Hall beginnt seine Analyse der Differenzproduktion mit dem ‚Rasseparadigma‘. Diese Differenz wurde am Körper festgemacht und zunächst biologisch begründet. Das Paradigma ‚Rasse‘ wurde widerlegt und nach dem Ende des historischen Faschismus zunehmend tabuisiert. Von der Neuen Rechten wurde es aber als kulturelles statt biologisches Phänomen erneuert, im Mainstream dann von den Differenzproduktionen durch Ethnie und Nation abgelöst. Hall führt das differenziert aus – und insistiert dennoch darauf, dass der alte biologische Rassismus wirkungsmächtig bleibt. Dessen Widerlegung hebt ja keine Wirkungsmacht auf. Mit W.E.B. Du Bois beschreibt er die anachronistisch anmutende Differenzierung durch sichtbare körperliche Eigenarten. Hall zitiert W.E.B. Du Bois damit, »das ‚Mal‘ und das ‚Abzeichen‘ sind deshalb so höchst wichtig, weil sie signifizieren, weil sie eine bestimmte Bedeutung tragen, weil sie, anders ausgedrückt, Signifikanten von Differenz sind«. Die Hautfarbe bleibt ein probates Mittel der Differenzproduktion, auch wenn es inzwischen mehr kulturell als biologisch ausgeprägt wird.

Vom ‚Rasseparadigma‘ als Stifter von »Bedeutungsgemeinschaften« lenkt Hall zur »Rückkehr der Ethnizität« über. Sie ist als Form »kultureller Identität« wirksam. Der Widerstand dagegen kann ebenfalls Formen der Identitätspolitik annehmen. In aller Ruhe analysiert Hall die Widersprüchlichkeit ethnisierter Protestkultur wie der der Rastafari. Sie kann helfen, aber sie reproduziert auch das Problem. Mit der positiven Besetzung von Ethnizität seitens unterdrückter Gruppen ging die »Rückkehr der Ethnizität unter den Bedingungen der Globalisierung« einher. Das Ende der Differenzproduktion blieb bisher jedenfalls aus.

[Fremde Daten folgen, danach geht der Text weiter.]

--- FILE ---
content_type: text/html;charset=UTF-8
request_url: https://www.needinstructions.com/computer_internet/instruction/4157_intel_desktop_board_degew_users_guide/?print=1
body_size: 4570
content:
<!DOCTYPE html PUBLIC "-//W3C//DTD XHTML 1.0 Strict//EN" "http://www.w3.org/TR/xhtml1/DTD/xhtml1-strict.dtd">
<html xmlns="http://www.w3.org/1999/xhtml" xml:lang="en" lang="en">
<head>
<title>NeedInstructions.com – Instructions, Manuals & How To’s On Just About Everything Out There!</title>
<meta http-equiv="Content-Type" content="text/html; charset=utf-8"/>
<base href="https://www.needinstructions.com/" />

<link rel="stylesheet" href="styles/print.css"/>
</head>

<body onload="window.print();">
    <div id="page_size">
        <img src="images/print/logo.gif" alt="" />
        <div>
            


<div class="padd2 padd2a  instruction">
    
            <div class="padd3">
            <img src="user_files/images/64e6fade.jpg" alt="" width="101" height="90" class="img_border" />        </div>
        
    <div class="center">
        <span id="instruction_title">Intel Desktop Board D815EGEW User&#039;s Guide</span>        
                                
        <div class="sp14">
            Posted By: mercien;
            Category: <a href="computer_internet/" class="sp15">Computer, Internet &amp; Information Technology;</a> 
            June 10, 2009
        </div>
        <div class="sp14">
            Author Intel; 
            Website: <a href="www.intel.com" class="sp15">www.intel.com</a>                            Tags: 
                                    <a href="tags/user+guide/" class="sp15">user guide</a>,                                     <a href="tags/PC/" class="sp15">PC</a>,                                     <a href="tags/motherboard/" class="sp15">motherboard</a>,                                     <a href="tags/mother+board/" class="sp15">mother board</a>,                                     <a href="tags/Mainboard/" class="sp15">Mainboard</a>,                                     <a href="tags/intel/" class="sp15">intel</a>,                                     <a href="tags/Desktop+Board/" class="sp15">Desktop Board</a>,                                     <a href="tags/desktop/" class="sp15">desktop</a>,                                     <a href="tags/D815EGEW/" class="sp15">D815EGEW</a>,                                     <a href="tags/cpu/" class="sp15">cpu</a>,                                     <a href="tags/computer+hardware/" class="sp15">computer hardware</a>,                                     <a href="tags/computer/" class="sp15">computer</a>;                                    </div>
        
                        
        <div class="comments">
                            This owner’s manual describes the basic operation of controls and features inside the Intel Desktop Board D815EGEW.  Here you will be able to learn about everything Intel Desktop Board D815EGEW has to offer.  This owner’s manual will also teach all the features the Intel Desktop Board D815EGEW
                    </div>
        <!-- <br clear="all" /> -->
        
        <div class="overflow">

Der dritte Term ist Nation, die »sowohl zur ,Rasse‘ als auch zur Ethnizität in einem komplexen und ambivalenten Verhältnis steht«, aus dem sie mit unbedingter Macht hervorgeht. Hall zitiert den Theoretiker des Nationalismus Ernest Gellner mit dem Vergleich, »ein Mensch braucht eine Nation, so wie er eine Nase und zwei Ohren haben muss«. Unbestritten seiner Wirkungsmacht zeigt Hall auf, wie das Nationale historisch entstanden ist, also auch wieder aufhebbar wäre, aber momentan von Krisen, Transformation und Wiederauferstehung bestimmt ist. Regressive Krisenbewältigung funktioniert über Ausgrenzung und passenderweise ist die Nation »in Wirklichkeit immer schon durch und über Differenzen hinweg konstruiert worden«. Eingedenk seltener fortschrittlicher Varianten republikanischer Gesinnung weist Hall auch auf die Abgründe im Konzept Nation hin. Treten diese zum Vorschein, dann »ist das Ergebnis dieser Rückkehr zu geschlossenen Formen der ethnischen Nation, natürlich die Barbarei der ethnischen Säuberung«. 1994 wies Hall bereits auf die Gefahr des Hindunationalismus in Indien hin. 2024 hat ein Parteienbündnis um die hindunationalistische BJP in Indien die dritte Wahl in Folge gewonnen. Der Wahlkampf war von der Stimmungsmache gegen Muslim*innen geprägt. Aktualität ist bei den Vorlesungen von Stuart Hall nicht von der Hand zu weisen. Die eigentliche Inspiration geht jedoch von seiner radikalen Denkweise aus.

Stuart Hall: Das verhängnisvolle Dreieck – Rasse, Ethnie, Nation. Suhrkamp Verlag, Berlin 2024. 212 Seiten, 20 Euro.